In Ian Milligan’s 2019 book, History in the Age of Abundance?: How the Web is Transforming Historical Research, Milligan takes us on a journey exploring the answer to the question of what is digital history and what does it mean to do history in the “age of information.” In particular, he examines the tension within the field of the new incredible access to more voices in history than ever before while at the same time not always having the appropriate tools and methods to parse the data into something useful. He remarks that in eras past, it simply would have been impossible to remember so much, and so our history is distilled to make sense of significant events and significant (most often elite) people. In the information age, we can remember far more about the common world than ever before.
However, Milligan also deftly points out the problems facing the field (and our culture) today – the overwhelming amount of information that can be manipulated, falsified, and often results in the loss of credibility for experts by those who feel they are “informed.” In eras past, there have been experts who served as information gatekeepers – usually for better but also occasionally for worse – and how will this play out on today’s internet? Milligan highlights the problems with search engines and biased results. How will the field evolve to address the sheer amount of data, to make sense of it, without losing minority voices of all kinds? And what are the privacy rights and implications of archived internet pages of long ago, before users were even prescient of its permanence? Perhaps rather than a question, digital humanities is in fact the answer to these questions.
Toward this end, as Chinese philospher Lao Tzu said, a journey of a thousand miles begins with the first step.
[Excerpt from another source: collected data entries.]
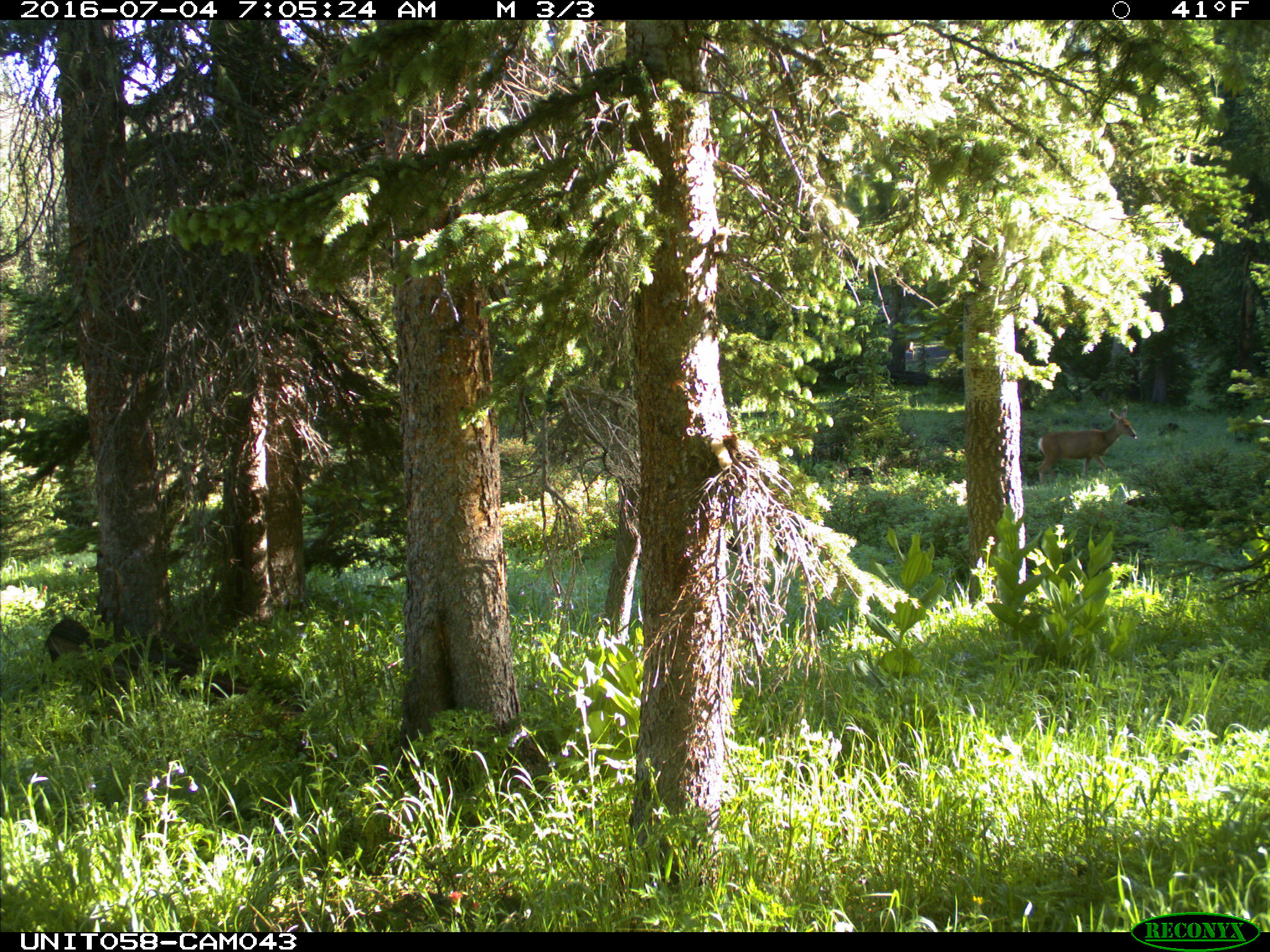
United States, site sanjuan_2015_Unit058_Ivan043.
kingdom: Animalia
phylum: Chordata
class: Mammalia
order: Artiodactyla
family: Cervidae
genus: Odocoileus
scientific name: Odocoileus hemionus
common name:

In our training as students of digital humanities, our first step was creating our own piece of internet real estate, a professional personal site which would host this blog. As I have only previously used blogger before, and then only on occasion, it has been a challenge for this perfectionist. I find that wordpress, while clearly intended to be rational and user friendly, still falls short of the capabilities that I wish I could do with it. There are many simple things I wish to do – like changing the font – that I’m currently at a loss for. And, I literally could fiddle and refine the formatting indefinitely! It’s definitely a learning process but I’m looking forward to the new skills that I will gain.